L'auteur : (source babelio)   

Nationalité : Canada
Né(e) à : Deir El Kamar (Liban) , le 16/10/1968

    Wajdi Mouawad est un auteur, un metteur en scène et un comédien canadien. Bien qu'il ait vécu au Liban et en France, il est établi au Canada depuis 1983.

Ses nombreux succès outre-Atlantique, tels que Littoral (1997) ou encore Incendies (2003), lui apportent la reconnaissance du public et lui offrent la possibilité de revenir en France.

L'ensemble de son travail sera à maintes reprises remarqué et récompensé par des prix. Ainsi, en 2000, il est lauréat du Prix littéraire du Gouverneur général du Canada dans la catégorie théâtre.
Il devient par la suite réalisateur et scénariste en 2004 en adaptant au cinéma sa pièce Littoral.

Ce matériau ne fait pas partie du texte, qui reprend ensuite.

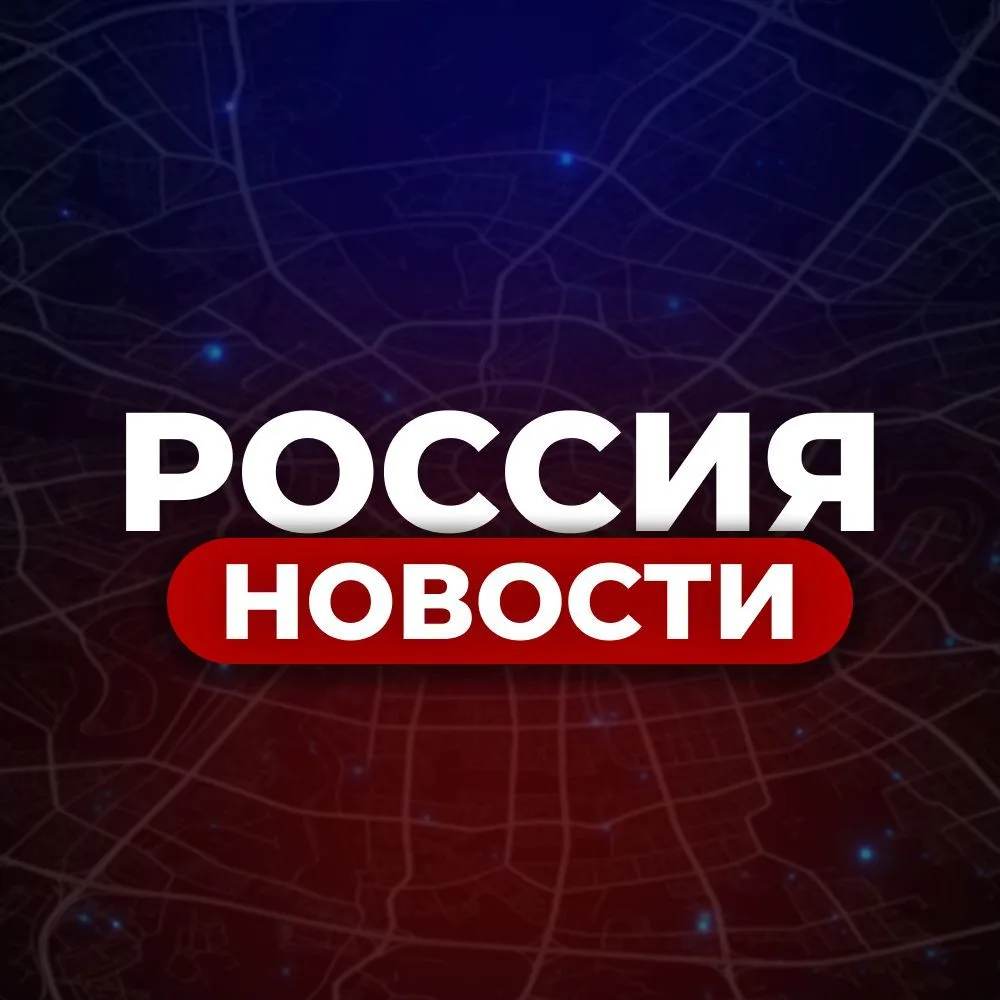 Новости России — канал в мессенджере MAX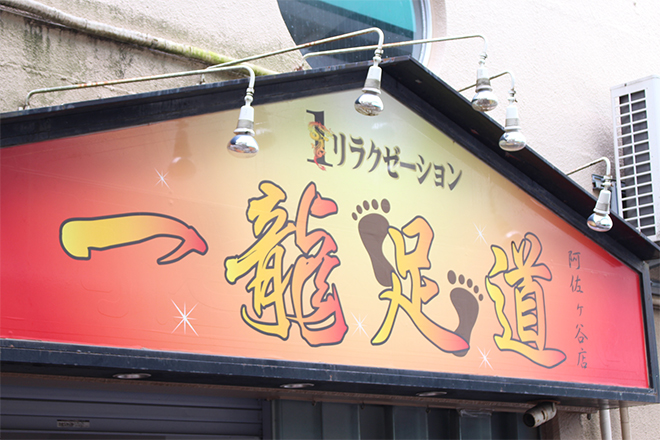 一龍足道 阿佐ヶ谷店 | 阿佐ヶ谷のエステサロン
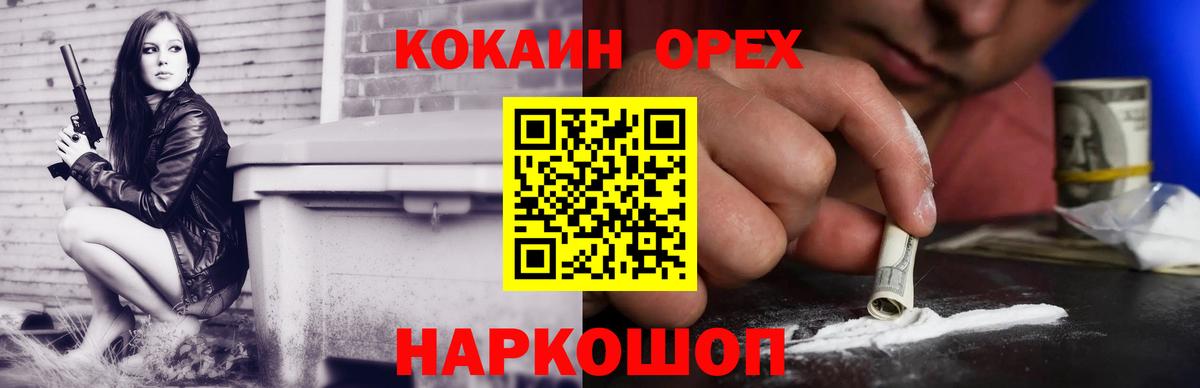 Кокаин Columbia  Cocaine VHQ  Ачхой-Мартан  Вход с VPN 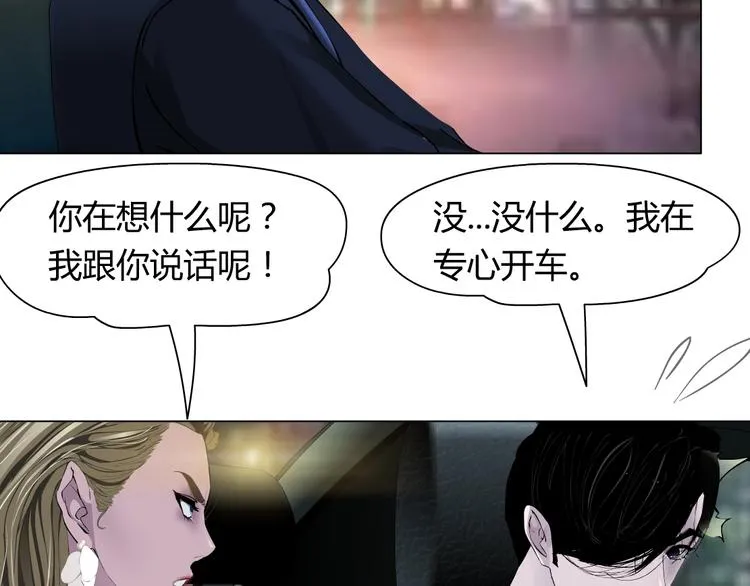 第42话 逃生！ 第47页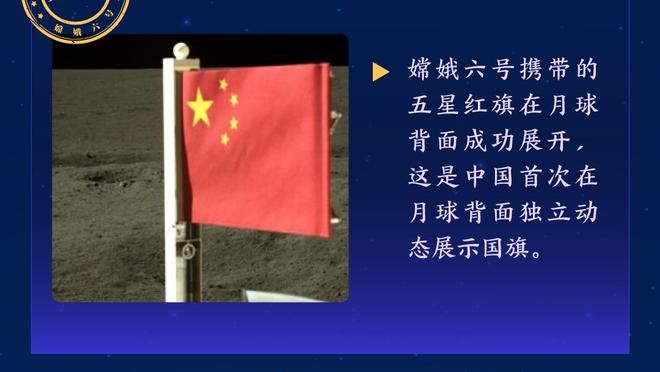 麦科勒姆：霍金斯不畏惧任何东西 他是努力和自信的产物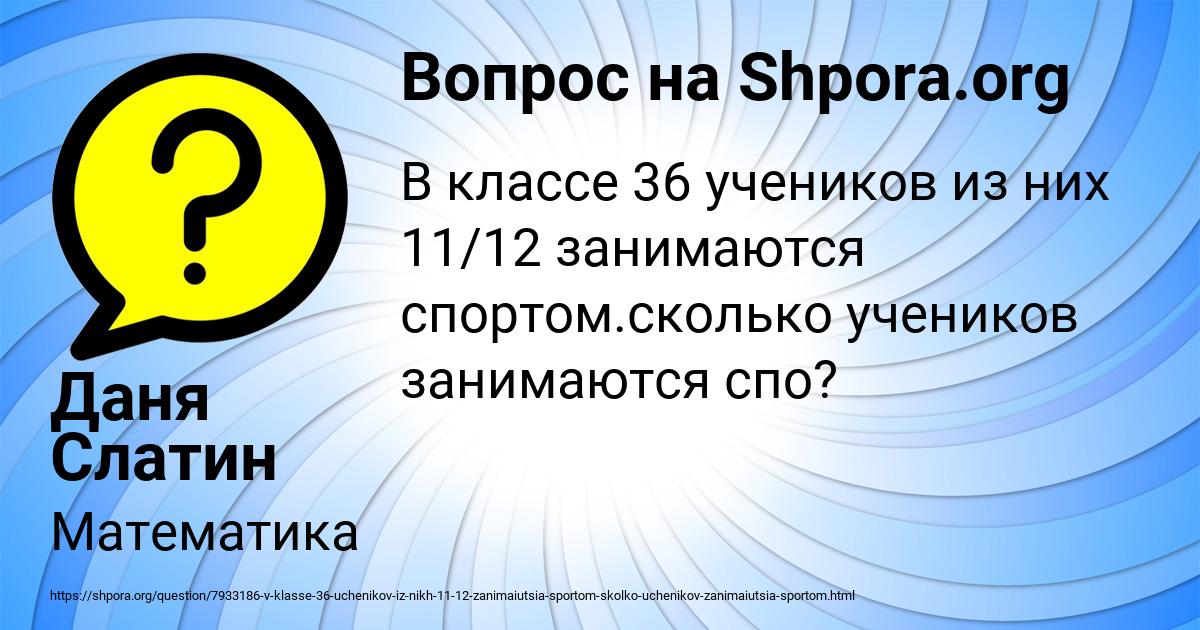 Картинка с текстом вопроса от пользователя Даня Слатин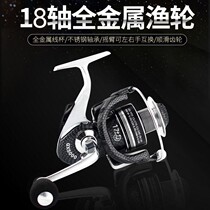 18 Shaft All-metal Fish Wire Wheel Sea Rod Wheel Iso Fishing Wheel Throw Rod Spinning Wheel Road Subwheel Fishing Rod Wheel Fishing Gear Fishing Wheel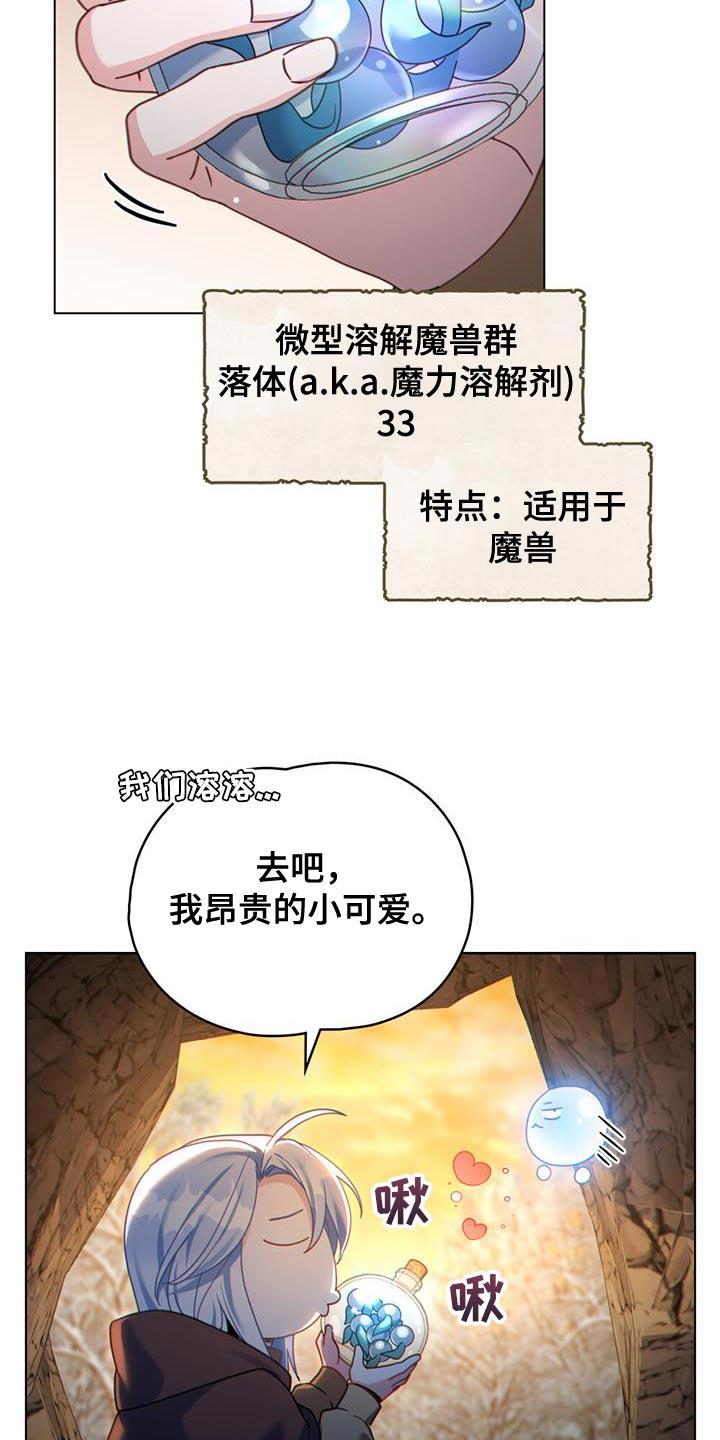 转世白月光 - 第70章：以牙还牙 - 第22张图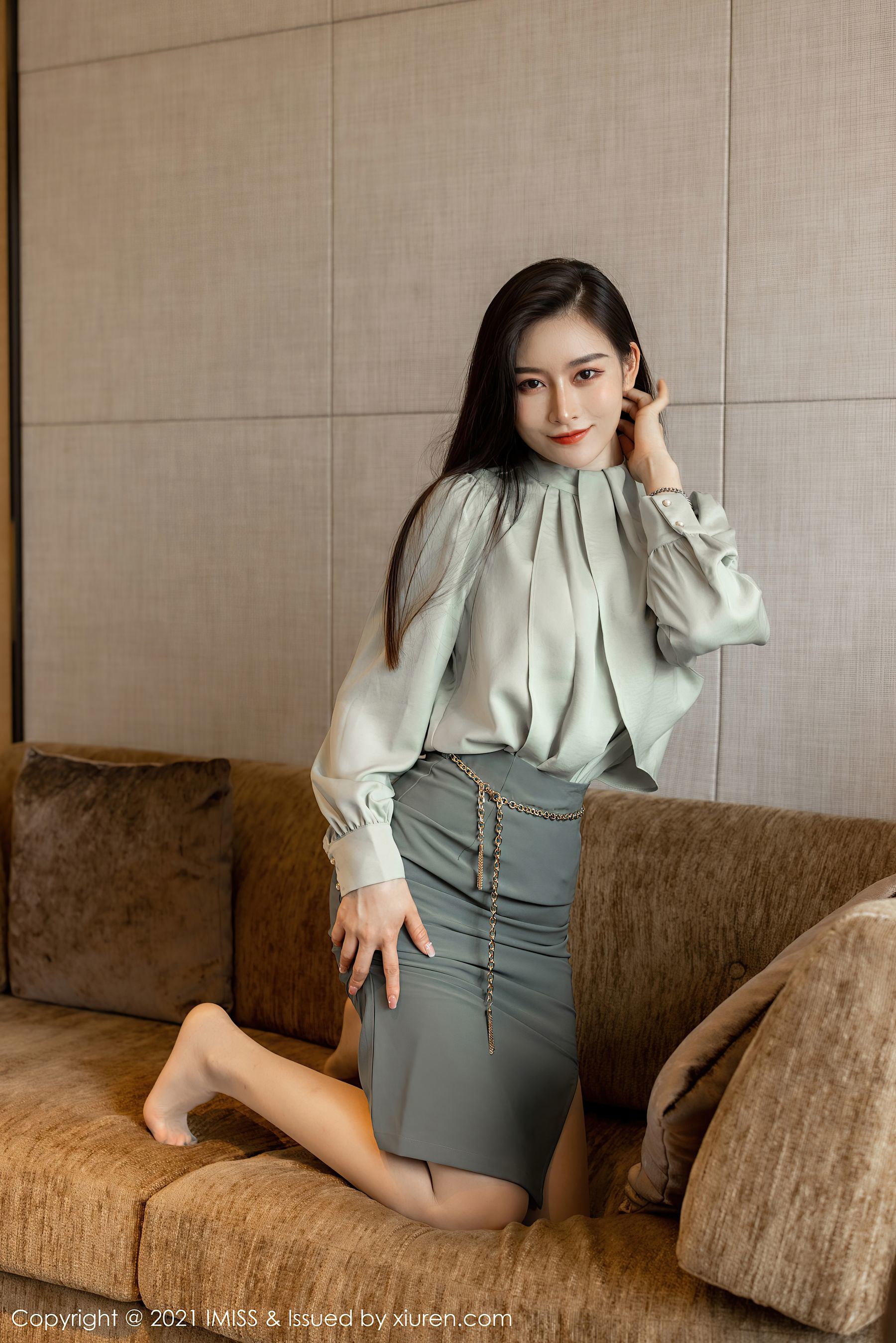 Ai Mi She IMiss] Tập 617 Vanessa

Le 9 mai 2005, le Molière du meilleur auteur francophone de théâtre lui est attribué pour Littoral, mis en scène par Magali Leiris avec Renaud Bécard, mais il le refuse afin de dénoncer les théâtres sans comité de lecture et les directeurs de théâtre qui jettent les manuscrits.
En 2009, son dernier volet, Ciels, est présenté avec le reste de la quadrilogie au festival d'Avignon, dont il est l'artiste associé au Festival d'Avignon et reçoit le Grand prix du théâtre de l'Académie française pour l'ensemble de son œuvre dramatique.

Le 17 septembre 2010, Incendies, une adaptation cinématographique de la pièce éponyme, réalisée par Denis Villeneuve, sort en salle au Québec après avoir été présentée dans plusieurs festivals et remporté de prestigieuses récompenses au cours des mois précédents.
En avril 2011, Mouawad se retrouve au centre d'une controverse pour avoir invité Bertrand Cantat à participer à sa dernière création, une trilogie de Sophocle qu'il monte au Théâtre du Nouveau Monde notamment.

En 2002 il est fait Chevalier dans l'ordre des Arts et des Lettres, décerné par la France pour l'ensemble de son œuvre.